> _What the task asks_
Write down exactly the lines from the one below that has "20th Century Corinthian" to the end of the data, both ends included; the pictures should not appear in your copy.

> _Data_
══════════════════════════════
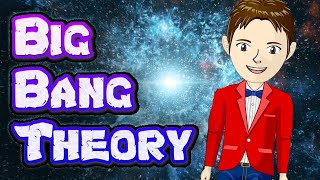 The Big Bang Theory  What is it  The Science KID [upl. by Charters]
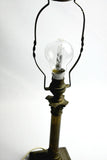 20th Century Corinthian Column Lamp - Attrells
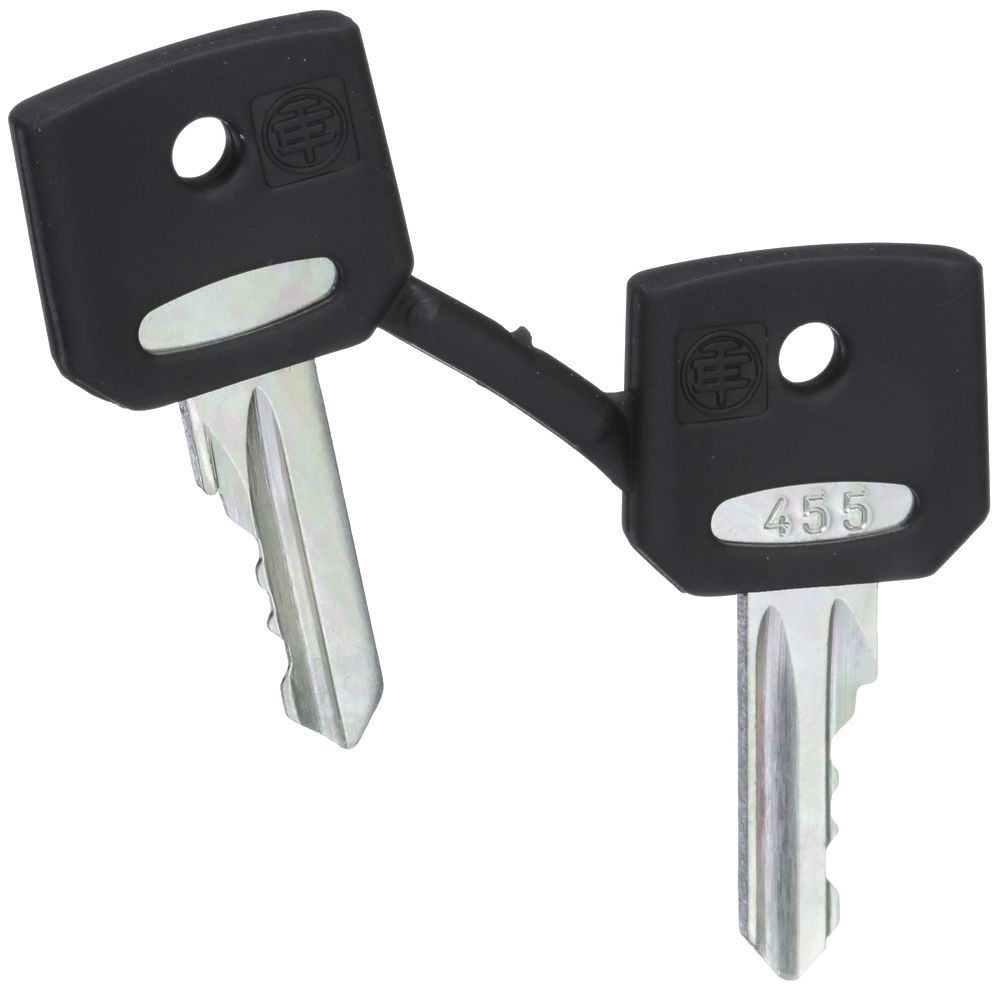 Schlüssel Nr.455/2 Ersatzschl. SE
══════════════════════════════
> _Response_
 20th Century Corinthian Column Lamp - Attrells
 Schlüssel Nr.455/2 Ersatzschl. SE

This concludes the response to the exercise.